7. Where a person is given an entitlement to benefit from all or part of the estate for their lifetime (legally known as a “liferent”) and someone else has the right subsequently to become owner of the estate without restriction, then unless a Will is carefully drafted, there can be uncertainty if the liferent is voluntarily given up. Unless the Will provides otherwise, the proposal is that the person with the right to become owner of the estate without restriction will then become entitled to it immediately.

8. If two or more people die in the same incident and it is unclear who died first, the presumption for inheritance purposes will be that neither survived the other. This presumption formerly applied only to married couples but is to apply regardless of how persons are related.

9. If a Will requires a beneficiary to survive for a certain period to qualify for their inheritance (for example, 30 days after the death of the testator), and it cannot be proved that the beneficiary lived that long, the presumption will be that he or she did not.

10. If a person unlawfully kills a testator but the court is satisfied that he or she does not deserve to forfeit their whole inheritance as a result, the court may grant them their inheritance in full. Previously, it was thought that a court could grant them only a part of the inheritance. The children of the person who unlawfully killed the testator will no longer be barred from inheriting.

11. Where Executors fail to distribute an estate to all of the correct beneficiaries and are not at fault, they will be entitled to statutory protection against claims.

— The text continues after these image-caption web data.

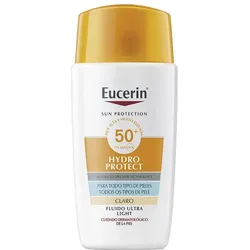Eucerin, Sonnencreme, Hydro Protect Fluid (SPF 50+, 50 ml)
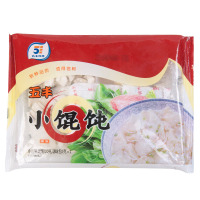 小馄饨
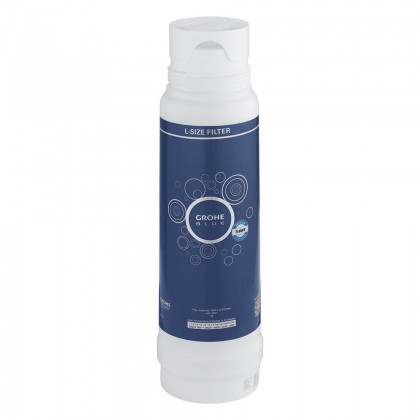 GROHE 40412001 Akcesoria Niebieski filtr rozmiar L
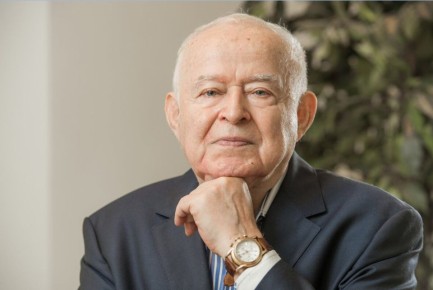 Мудрость Михаила Литвака: 20 истин о жизни и внутренних границах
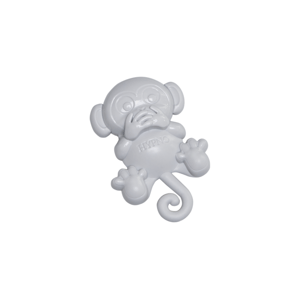 Hypno Casa - Little Monkey Orchidea Nera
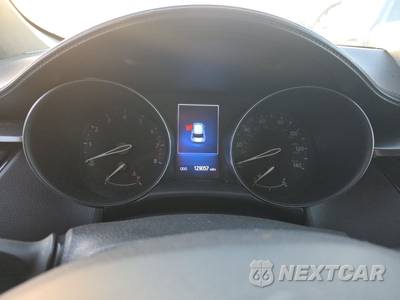 2018 Toyota C-HR XLE - zdjęcie 12 z 40 - miniatura
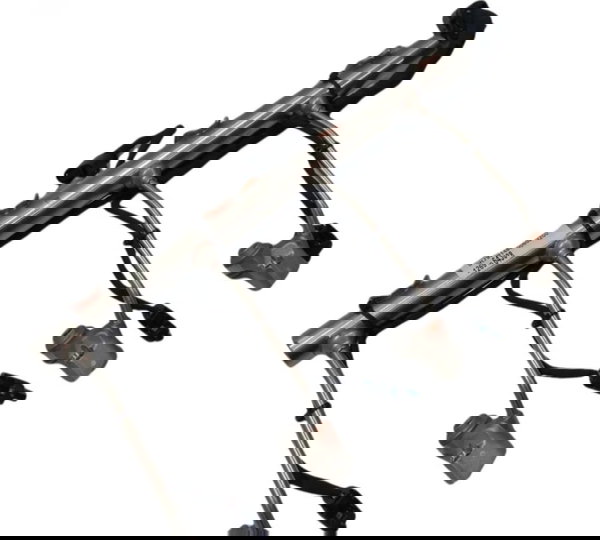 Flauta Dos Bicos Injetores Gm Cruze Lt 1.4 Turbo 2019/20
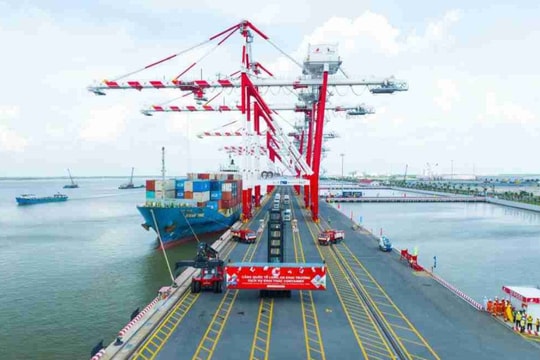 Tín dụng “tiếp sức” tăng trưởng xuất khẩu địa bàn Tây Ninh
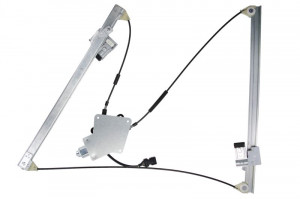 Macara geam Fata Stanga potrivit MERCEDES VIANO (W639), VITO / MIXTO (W639), VITO (W639) dupa 2003 - (electric, cu motor, numar de usi: 2) - Img 2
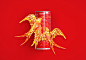 CocaCola Vietnam - Tet campaign-古田路9号-品牌创意/版权保护平台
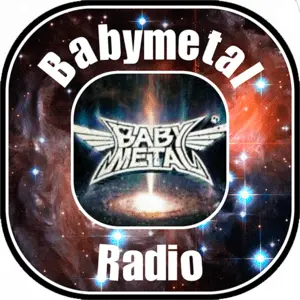 BABYMETAL RADIO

They must however have acted in good faith and taken all reasonable steps to identify entitled beneficiaries. This reflects a similar existing rule.

The final provisions of the Bill are yet to be published and the provisions highlighted above may change before it becomes law. Even if some of the proposed reforms are enacted it will bring a welcome change, with clarity brought to concepts which have for too long remained uncertain. Some fear that the opportunity to try and rectify “mistakes” in a Will may lead to a surge in court cases raised by disappointed beneficiaries seeking to alter Wills in their favour. The risks of error and dispute can be greatly reduced if professional advice is taken from the outset.